Abstract:
Objective Elbows, as geometrically discontinuous structures in buried oil and gas pipelines, are susceptible to failures such as fatigue damage, local buckling, and stress-corrosion cracking due to stress concentration. Accurate identification of their location and geometric features is crucial for pipeline integrity assessment and safe operation. However, current in-line inspection technologies face significant challenges in reliably identifying elbows, determining their types, and characterizing their spatial geometry. Therefore, developing a high-precision elbow identification method based on multi-source data fusion is imperative.

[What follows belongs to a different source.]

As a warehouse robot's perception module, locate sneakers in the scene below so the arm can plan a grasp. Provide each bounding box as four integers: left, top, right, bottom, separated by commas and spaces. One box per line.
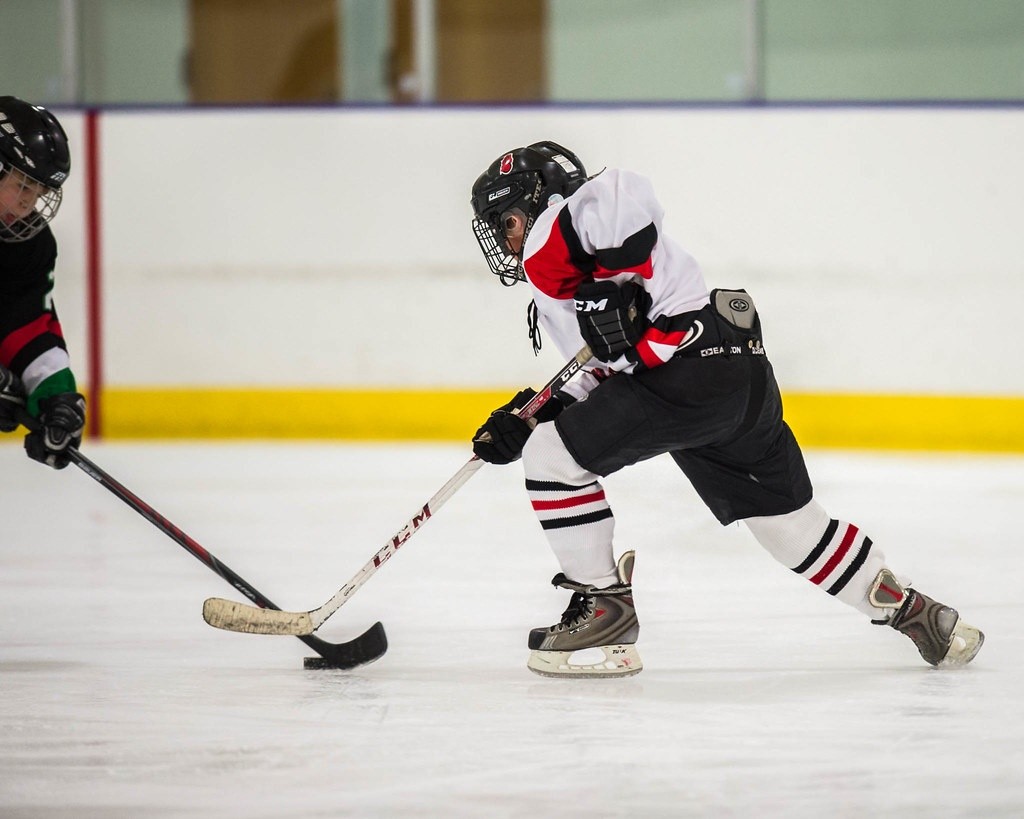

Methods A method for elbow identification and spatial feature analysis was developed based on data from the Inertial Measurement Unit (IMU) and odometer. Continuous pipeline attitude information was obtained from IMU and odometer data collected by the in-line inspection tool, then filtered and resampled using mileage constraints. Changes in attitude angles between consecutive sampling points were combined with pipeline segment geometric parameters to eliminate interference from girth welds, enabling identification of hot-bent and cold-bent elbows. Finally, the local three-dimensional spatial trajectory of the elbow region was reconstructed from attitude angle and mileage data to characterize its geometric features.
Results The proposed method was applied to a 4 400 m small-diameter gathering pipeline. Comparison with traditional magnetic flux leakage (MFL) inspection revealed that the new method identified 151 elbows (117 hot-bent and 34 cold-bent), whereas the traditional MFL inspection identified 137 elbows. Of these, 128 elbows were matched between the two methods, achieving a 93.43% coincidence rate based on MFL inspection results. While maintaining high consistency, the new method also provided elbow type identification, which the traditional MFL inspection could not achieve. Additionally, the three-dimensional spatial trajectories of 23 newly identified elbows were reconstructed, showing continuous bending characteristics consistent with typical elbow geometry. In contrast, all elbows identified solely by traditional MFL inspection were located in girth weld areas and lacked continuous bending characteristics, demonstrating that three-dimensional trajectory analysis effectively eliminated girth weld interference and accurately determined elbow types.
Conclusion The IMU-based elbow identification method offers clear advantages in detection accuracy and geometric characterization. It supports defect localization, quantitative evaluation of long-distance pipelines, trenchless inspections, and the development of operation, maintenance, and repair plans.